Özel Okullar ve Ayrıcalıklı Devlet Okulu Yok

Finlandiya okullarının başarı ortalamaları, yaklaşık olarak aynı düzeydedir. Bu objektif değerlendirmenin alası değil de nedir? Bunun başarılması bile her şeyi anlatıyor. Ek olarak Finlandiya Eğitim Sistemi dahilinde okullar veya öğrenciler arası rekabet yerine dayanışma ön plana çıkarılmış durumda. Buna göre de ayrıcalıklı görülen okullar olmuyor. Zaten bu kültüre göre bunu görmek de zor.

engelli öğrencilerin kaynaştırma sorunlarıYine, Finlandiya’da özel okul uygulaması yok. Finlandiya Eğitim Sistemi açısından bütün okullar devlet kurumu olup masrafların tümü de devlete ait. “Herkes için eşit imkânlar sağlamak” cümlesi Finlandiya’nın eğitimden anladığı şeyi özetliyor. Eşitlik ilkesi, Finlilerin olmazsa olmazlarındandır. Düzeyleri ne olursa olsun tüm öğrenciler aynı sınıflarda eğitim görüyorlar. Bu ne şimdi? Anlamak mümkün değil! Alışılmadık.. Bize uymaz. Bizde engelli bir öğrenci kaynaştırma amaçlı normal gelişim gösteren akranları ile aynı sınıfa yönlendirildiğinde olanları biliyoruz. Her okulda aynı şey olmasa da engelli öğrenci dışındaki diğer tüm çocukların ailesi çocuğunu okula göndermeyerek protesto ettiler durumu. Hayır, hayır Finlandiya!! Bunu kabul edemeyiz, değerlerimize ters. Oysa ki kalpsiz olan sizlerdiniz hani eyyy Avrupalılar..!!
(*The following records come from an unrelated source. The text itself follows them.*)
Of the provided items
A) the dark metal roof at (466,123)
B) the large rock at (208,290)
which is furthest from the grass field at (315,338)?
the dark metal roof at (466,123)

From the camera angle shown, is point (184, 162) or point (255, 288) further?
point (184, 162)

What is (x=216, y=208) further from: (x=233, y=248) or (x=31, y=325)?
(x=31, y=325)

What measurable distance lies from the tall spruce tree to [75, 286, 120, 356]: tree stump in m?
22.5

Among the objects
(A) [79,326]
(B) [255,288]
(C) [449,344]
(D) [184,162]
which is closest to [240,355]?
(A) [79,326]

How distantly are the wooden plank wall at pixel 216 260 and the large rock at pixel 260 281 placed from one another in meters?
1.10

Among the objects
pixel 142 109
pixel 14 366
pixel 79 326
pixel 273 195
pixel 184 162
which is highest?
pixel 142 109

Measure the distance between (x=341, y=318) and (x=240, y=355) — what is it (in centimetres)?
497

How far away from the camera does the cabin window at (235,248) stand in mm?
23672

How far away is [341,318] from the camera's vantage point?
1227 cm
Şaka bir yana ama İskandinav ülkeleri soğuk olduğu için insanlarına da soğuk kanlı derler. Hatta Akdeniz sıcak olduğundan Akdenizliler sıcak kanlıdır falan.. Hikaye! İskandinavlar bildiğiniz empati ve sempati zengini insanlar. Bir okul müdürüne soru sorulduğunda aldığınız cevaplar sizi şaşırtacaktır mutlaka. Müdür, çocuklar bolca oyun oynamalılar cümlesini her defasında kullanıyor Finlandiya’da. Matematik öğretmeni ise çocuklar öncelikle mutlu olmalılar diye farklı bir dünyadan seslenebiliyor.

Spor, Spor ve Eğitim Amaçlı Yapılır

Finlandiyalılar, rekabet veya üstünlük gibi kavramlara eğitim sistemlerinde ve hatta Fin kültürü olmak üzere yer vermiyorlar.  Eğitim hayatı boyunca her türlü spora fazlasıyla imkan sağlanan bu ülkede rekabete dayalı müsabakalara giren kulüpler bulunmamaktadır. Bu Finler gerçekten de uzaydan gelmiş olmalılar. Bizler, kulübümüz için canımızı verebiliriz bir anda..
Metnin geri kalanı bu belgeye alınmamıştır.